Her ne kadar birileri yaşanan krizden çıkışın adresini tarihte denenmiş ideolojileri gösterse de beklenen yeni dünya düzeninde dinin başat rol oynayacağı inkar edilemez bir hakikat. Peki ama bu hangi din olabilir? Hristıyanlık mı, Yahudilik mi, yoksa mistik dinler mi?


Mevcut dünya üzerindeki dinlere baktığımızda ne dünyevi yönü olmayan Hıristıyanlık, ne mistik dinler ne de bir ırka indirgenmiş Yahudilik hem meajları hem de pratikleri açısından mevcut dünya düzenine bir altenatif sunabilir. Buna karşılık İslam, seküler Batı'nın tüm imha ve komplolarına karşılık küresel sisteme tek muhalif olma potansiyelini devam ettiriyor.

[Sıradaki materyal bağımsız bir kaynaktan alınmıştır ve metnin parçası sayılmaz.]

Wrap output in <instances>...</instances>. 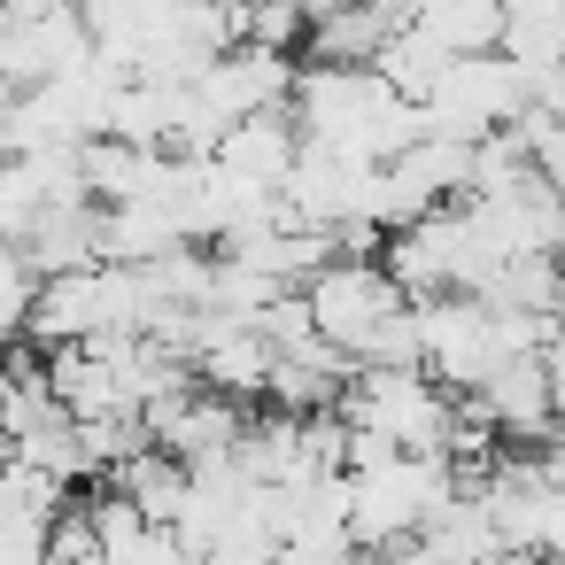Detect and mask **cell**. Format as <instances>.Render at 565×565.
Masks as SVG:
<instances>
[{
    "label": "cell",
    "mask_w": 565,
    "mask_h": 565,
    "mask_svg": "<svg viewBox=\"0 0 565 565\" xmlns=\"http://www.w3.org/2000/svg\"><path fill=\"white\" fill-rule=\"evenodd\" d=\"M542 387H550V411L565 426V341H542Z\"/></svg>",
    "instance_id": "cell-12"
},
{
    "label": "cell",
    "mask_w": 565,
    "mask_h": 565,
    "mask_svg": "<svg viewBox=\"0 0 565 565\" xmlns=\"http://www.w3.org/2000/svg\"><path fill=\"white\" fill-rule=\"evenodd\" d=\"M472 395H480V411L495 418L503 441H542V434H557V411H550V387H542V349L495 356V364L472 380Z\"/></svg>",
    "instance_id": "cell-3"
},
{
    "label": "cell",
    "mask_w": 565,
    "mask_h": 565,
    "mask_svg": "<svg viewBox=\"0 0 565 565\" xmlns=\"http://www.w3.org/2000/svg\"><path fill=\"white\" fill-rule=\"evenodd\" d=\"M395 24H403L395 9H372V0H341V9H326V17L302 24V47H310V63H372L380 40H387Z\"/></svg>",
    "instance_id": "cell-5"
},
{
    "label": "cell",
    "mask_w": 565,
    "mask_h": 565,
    "mask_svg": "<svg viewBox=\"0 0 565 565\" xmlns=\"http://www.w3.org/2000/svg\"><path fill=\"white\" fill-rule=\"evenodd\" d=\"M372 71L403 94V102H426L434 86H441V71H449V47L418 24V17H403L387 40H380V55H372Z\"/></svg>",
    "instance_id": "cell-7"
},
{
    "label": "cell",
    "mask_w": 565,
    "mask_h": 565,
    "mask_svg": "<svg viewBox=\"0 0 565 565\" xmlns=\"http://www.w3.org/2000/svg\"><path fill=\"white\" fill-rule=\"evenodd\" d=\"M302 302H310V326H318L341 356H364V341H372L380 318L403 302V287L387 279L380 256H326V264L302 279Z\"/></svg>",
    "instance_id": "cell-1"
},
{
    "label": "cell",
    "mask_w": 565,
    "mask_h": 565,
    "mask_svg": "<svg viewBox=\"0 0 565 565\" xmlns=\"http://www.w3.org/2000/svg\"><path fill=\"white\" fill-rule=\"evenodd\" d=\"M102 488V480H94ZM86 519H94V542H102V557L109 565H148V511L132 503V495H117V488H102L94 503H86Z\"/></svg>",
    "instance_id": "cell-9"
},
{
    "label": "cell",
    "mask_w": 565,
    "mask_h": 565,
    "mask_svg": "<svg viewBox=\"0 0 565 565\" xmlns=\"http://www.w3.org/2000/svg\"><path fill=\"white\" fill-rule=\"evenodd\" d=\"M94 480H102V488H117V495H132L148 519H179V503H186V457H171L163 441H148V449H132V457L102 465Z\"/></svg>",
    "instance_id": "cell-6"
},
{
    "label": "cell",
    "mask_w": 565,
    "mask_h": 565,
    "mask_svg": "<svg viewBox=\"0 0 565 565\" xmlns=\"http://www.w3.org/2000/svg\"><path fill=\"white\" fill-rule=\"evenodd\" d=\"M295 148H302V125H295V109L287 102H264V109H248V117H233L225 132H217V163L225 171H241V179H264V186H279V171L295 163Z\"/></svg>",
    "instance_id": "cell-4"
},
{
    "label": "cell",
    "mask_w": 565,
    "mask_h": 565,
    "mask_svg": "<svg viewBox=\"0 0 565 565\" xmlns=\"http://www.w3.org/2000/svg\"><path fill=\"white\" fill-rule=\"evenodd\" d=\"M264 372H271V341H264L256 326H233V333H217V341L194 349V380H202V387H225V395H241V403H256Z\"/></svg>",
    "instance_id": "cell-8"
},
{
    "label": "cell",
    "mask_w": 565,
    "mask_h": 565,
    "mask_svg": "<svg viewBox=\"0 0 565 565\" xmlns=\"http://www.w3.org/2000/svg\"><path fill=\"white\" fill-rule=\"evenodd\" d=\"M287 86H295V55L256 47V40H233L225 55H210V63L194 71V94H202L225 125L248 117V109H264V102H287Z\"/></svg>",
    "instance_id": "cell-2"
},
{
    "label": "cell",
    "mask_w": 565,
    "mask_h": 565,
    "mask_svg": "<svg viewBox=\"0 0 565 565\" xmlns=\"http://www.w3.org/2000/svg\"><path fill=\"white\" fill-rule=\"evenodd\" d=\"M63 557H102V542H94V519H86V503H63V511L47 519V565H63Z\"/></svg>",
    "instance_id": "cell-11"
},
{
    "label": "cell",
    "mask_w": 565,
    "mask_h": 565,
    "mask_svg": "<svg viewBox=\"0 0 565 565\" xmlns=\"http://www.w3.org/2000/svg\"><path fill=\"white\" fill-rule=\"evenodd\" d=\"M302 0H241V40H256V47H279V55H295L302 47Z\"/></svg>",
    "instance_id": "cell-10"
}]
</instances>
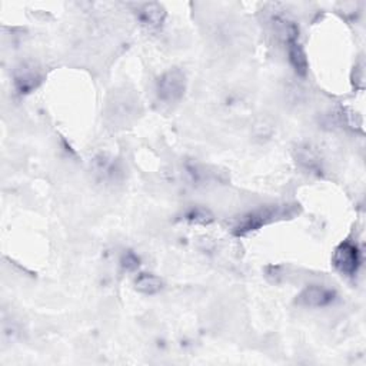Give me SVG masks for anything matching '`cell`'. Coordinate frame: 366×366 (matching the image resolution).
I'll list each match as a JSON object with an SVG mask.
<instances>
[{"mask_svg":"<svg viewBox=\"0 0 366 366\" xmlns=\"http://www.w3.org/2000/svg\"><path fill=\"white\" fill-rule=\"evenodd\" d=\"M186 92V76L181 69H171L160 74L156 82L157 99L164 103H178Z\"/></svg>","mask_w":366,"mask_h":366,"instance_id":"cell-1","label":"cell"},{"mask_svg":"<svg viewBox=\"0 0 366 366\" xmlns=\"http://www.w3.org/2000/svg\"><path fill=\"white\" fill-rule=\"evenodd\" d=\"M283 209L285 208H279V207H272V208H265V209L262 208V209L254 211L245 216H242V219L233 228V233L236 236H245L251 232H255V230L261 229L262 226L272 223L277 218L285 216Z\"/></svg>","mask_w":366,"mask_h":366,"instance_id":"cell-2","label":"cell"},{"mask_svg":"<svg viewBox=\"0 0 366 366\" xmlns=\"http://www.w3.org/2000/svg\"><path fill=\"white\" fill-rule=\"evenodd\" d=\"M332 263L338 272L345 276H355L360 263L362 256L359 248L355 243L345 240L335 249L332 256Z\"/></svg>","mask_w":366,"mask_h":366,"instance_id":"cell-3","label":"cell"},{"mask_svg":"<svg viewBox=\"0 0 366 366\" xmlns=\"http://www.w3.org/2000/svg\"><path fill=\"white\" fill-rule=\"evenodd\" d=\"M336 301V292L323 285L306 287L296 299V303L305 308H327Z\"/></svg>","mask_w":366,"mask_h":366,"instance_id":"cell-4","label":"cell"},{"mask_svg":"<svg viewBox=\"0 0 366 366\" xmlns=\"http://www.w3.org/2000/svg\"><path fill=\"white\" fill-rule=\"evenodd\" d=\"M138 20L140 22L142 26L150 29V30H157L164 26L166 20V11L160 4H143L138 6L136 11Z\"/></svg>","mask_w":366,"mask_h":366,"instance_id":"cell-5","label":"cell"},{"mask_svg":"<svg viewBox=\"0 0 366 366\" xmlns=\"http://www.w3.org/2000/svg\"><path fill=\"white\" fill-rule=\"evenodd\" d=\"M42 84V74L33 65H23L15 73V88L20 95H27Z\"/></svg>","mask_w":366,"mask_h":366,"instance_id":"cell-6","label":"cell"},{"mask_svg":"<svg viewBox=\"0 0 366 366\" xmlns=\"http://www.w3.org/2000/svg\"><path fill=\"white\" fill-rule=\"evenodd\" d=\"M270 25L273 27L275 34L283 40L285 44H292L296 42L299 37V26L296 22H294L292 19H289L288 16L285 15H273L270 19Z\"/></svg>","mask_w":366,"mask_h":366,"instance_id":"cell-7","label":"cell"},{"mask_svg":"<svg viewBox=\"0 0 366 366\" xmlns=\"http://www.w3.org/2000/svg\"><path fill=\"white\" fill-rule=\"evenodd\" d=\"M287 46H288V58H289L291 66L294 67L296 74L306 76V73L309 70V62H308V56H306L302 45L296 40V42L288 44Z\"/></svg>","mask_w":366,"mask_h":366,"instance_id":"cell-8","label":"cell"},{"mask_svg":"<svg viewBox=\"0 0 366 366\" xmlns=\"http://www.w3.org/2000/svg\"><path fill=\"white\" fill-rule=\"evenodd\" d=\"M135 288L140 294L145 295H155L160 292V289L164 288V282L162 279L153 273H140L138 275L135 280Z\"/></svg>","mask_w":366,"mask_h":366,"instance_id":"cell-9","label":"cell"},{"mask_svg":"<svg viewBox=\"0 0 366 366\" xmlns=\"http://www.w3.org/2000/svg\"><path fill=\"white\" fill-rule=\"evenodd\" d=\"M298 159H299L301 164H302L306 169H309L311 172L319 171V168H320V160H319L318 155H316L309 146L299 149Z\"/></svg>","mask_w":366,"mask_h":366,"instance_id":"cell-10","label":"cell"},{"mask_svg":"<svg viewBox=\"0 0 366 366\" xmlns=\"http://www.w3.org/2000/svg\"><path fill=\"white\" fill-rule=\"evenodd\" d=\"M188 222L190 223H196V225H209L214 222V216L202 208H195L192 211H189L186 214V218H185Z\"/></svg>","mask_w":366,"mask_h":366,"instance_id":"cell-11","label":"cell"},{"mask_svg":"<svg viewBox=\"0 0 366 366\" xmlns=\"http://www.w3.org/2000/svg\"><path fill=\"white\" fill-rule=\"evenodd\" d=\"M122 266H124L126 270H135L139 266V258L132 252H126L124 256H122Z\"/></svg>","mask_w":366,"mask_h":366,"instance_id":"cell-12","label":"cell"}]
</instances>
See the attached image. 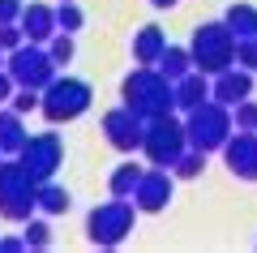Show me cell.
<instances>
[{
  "label": "cell",
  "instance_id": "obj_1",
  "mask_svg": "<svg viewBox=\"0 0 257 253\" xmlns=\"http://www.w3.org/2000/svg\"><path fill=\"white\" fill-rule=\"evenodd\" d=\"M120 103L133 108L142 120L167 116V112H176V81L163 77L155 64H138V69L120 81Z\"/></svg>",
  "mask_w": 257,
  "mask_h": 253
},
{
  "label": "cell",
  "instance_id": "obj_2",
  "mask_svg": "<svg viewBox=\"0 0 257 253\" xmlns=\"http://www.w3.org/2000/svg\"><path fill=\"white\" fill-rule=\"evenodd\" d=\"M39 210V181L26 172V163L18 154L0 163V219L9 223H26Z\"/></svg>",
  "mask_w": 257,
  "mask_h": 253
},
{
  "label": "cell",
  "instance_id": "obj_3",
  "mask_svg": "<svg viewBox=\"0 0 257 253\" xmlns=\"http://www.w3.org/2000/svg\"><path fill=\"white\" fill-rule=\"evenodd\" d=\"M94 103V91H90V81L82 77H69V73H56L52 81L43 86V99H39V112L47 116V125H73L77 116H86Z\"/></svg>",
  "mask_w": 257,
  "mask_h": 253
},
{
  "label": "cell",
  "instance_id": "obj_4",
  "mask_svg": "<svg viewBox=\"0 0 257 253\" xmlns=\"http://www.w3.org/2000/svg\"><path fill=\"white\" fill-rule=\"evenodd\" d=\"M138 215L142 210L133 206V198H111L103 206H94L86 215V240L94 249H116V244L128 240V232L138 227Z\"/></svg>",
  "mask_w": 257,
  "mask_h": 253
},
{
  "label": "cell",
  "instance_id": "obj_5",
  "mask_svg": "<svg viewBox=\"0 0 257 253\" xmlns=\"http://www.w3.org/2000/svg\"><path fill=\"white\" fill-rule=\"evenodd\" d=\"M184 129H189V146H193V150L214 154V150L227 146L231 133H236V120H231V108H227V103L206 99L202 108L184 112Z\"/></svg>",
  "mask_w": 257,
  "mask_h": 253
},
{
  "label": "cell",
  "instance_id": "obj_6",
  "mask_svg": "<svg viewBox=\"0 0 257 253\" xmlns=\"http://www.w3.org/2000/svg\"><path fill=\"white\" fill-rule=\"evenodd\" d=\"M193 69H202V73H223L236 64V35L227 30V22H202V26L193 30Z\"/></svg>",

Bunu sırf bir tarafgirlik duygusuyla ya da ütopik bir söylem olsun diye söylemiyorum. Bu, vicdan taşıyan Batılı veya Doğulu herkesin kabul ettiği bir hakikat...


Yüce Allah'ın yeryüzüne gönderdiği insanlığa, yol gösterici olarak indirdiği vahyin son halkası olan İslam, Tevhid ilkesiyle hayatın tümünü bir düzene oturtarak kainatta varolan düzeni, insanlığın sosyal hayatına taşır. İnsanın madde ve mana yönünü göz önünde bulundurarak ona bir rol biçer. Dünya ve ahiret arasında dengeli bir hayat tasarlayarak insanı başıboşluktan kurtarır. Daha da önemlisi insanlığı tüm farklılılarıyla bir arada yaşatabilecek kurucu ilkelere ve tarihsel bir geçmişe sahiptir.


Yani anlayacağınız bu konuda İslam'ın bir sorunu yoktur. Fakat, önümüzde dünyanın geleceğinde İslam'ın belirleyici olabilmesini olumlu/olumsuz etkileyebilecek İslam Dünyasıyla ilgili bazı durumlar da mevcut.


Birincisi, İslam'ın bu yeni süreçte -özellikle İslam Coğrafyasında- kurucu unsur mu yoksa yardımcı unsur mu olacağı konusudur. Emevilerle başlayıp günümüze kadar gelen süreçte İslam'a, mevcut iktidarları ayakta tutmak amacıyla Bizans modeli (Bizantinist) bir rol biçildiği, bunun da ilahi vahyin insanlık için öngördüğü adalete dayalı hayat sisteminin ortaya çıkmasına engel olduğu ortadadır.


Modern Ulus Devletler de her ne kadar seküler bir paradigma üzerine kurulmuş olsalarda bu geleneği devam ettirerek; dinin insan üzerindeki gücünü bildiklerinden kendi kontrollerinde dine bir alan ayırmışlardır.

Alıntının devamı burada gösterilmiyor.